The reply should repeat all of the data word for word, with no pictures.

» Given material:
━━━━━━━━

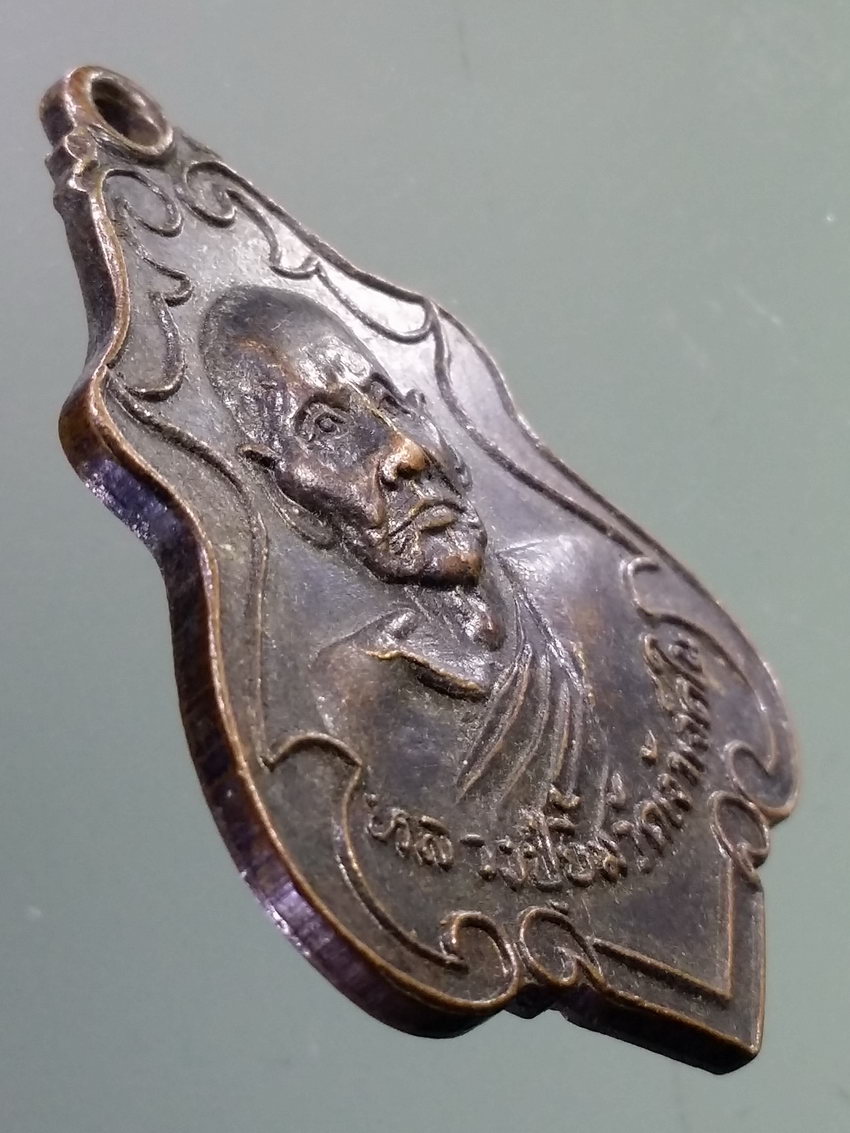 รหัสสินค้า เหรียญคณาจารย์ 7249 เหรียญปาดตาล หลวงปู่ยิ้ม วัดเจ้าเจ็ดใน จังหวัดอยุธยา สร้างปี 2521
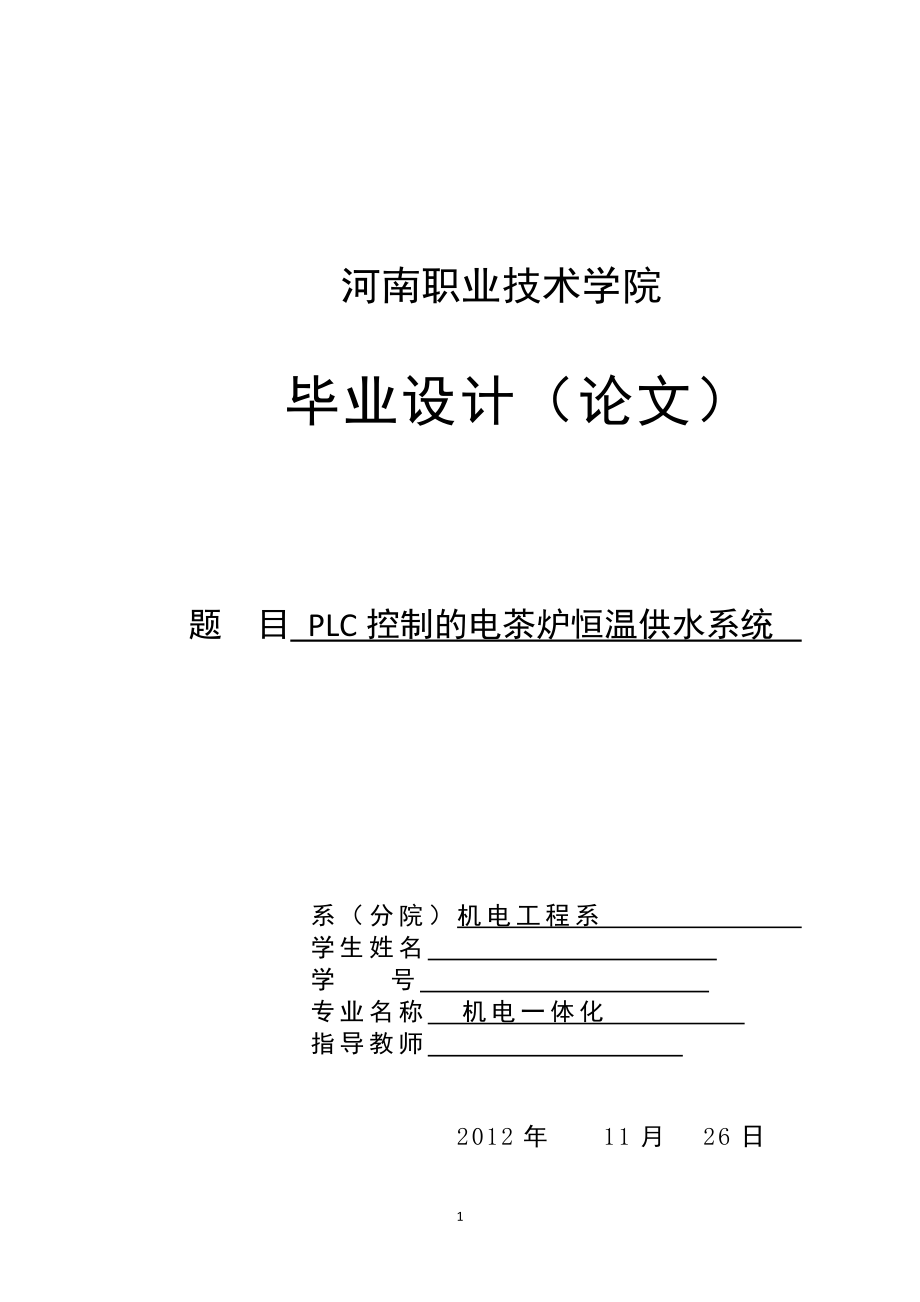 PLC控制的电茶炉恒温供水系统机电一体化毕业论文.doc_第1页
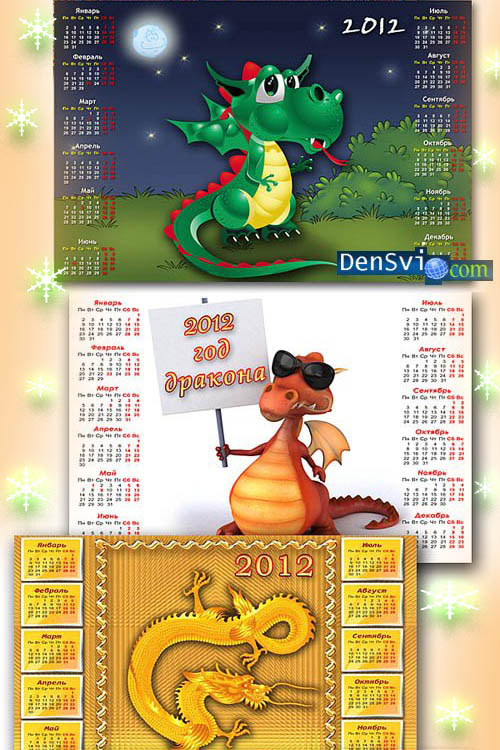Календари 2012 - Такие разные драконы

━━━━━━━━

» Written reply:
 รหัสสินค้า เหรียญคณาจารย์ 7249 เหรียญปาดตาล หลวงปู่ยิ้ม วัดเจ้าเจ็ดใน จังหวัดอยุธยา สร้างปี 2521
 PLC控制的电茶炉恒温供水系统机电一体化毕业论文.doc_第1页
Календари 2012 - Такие разные драконы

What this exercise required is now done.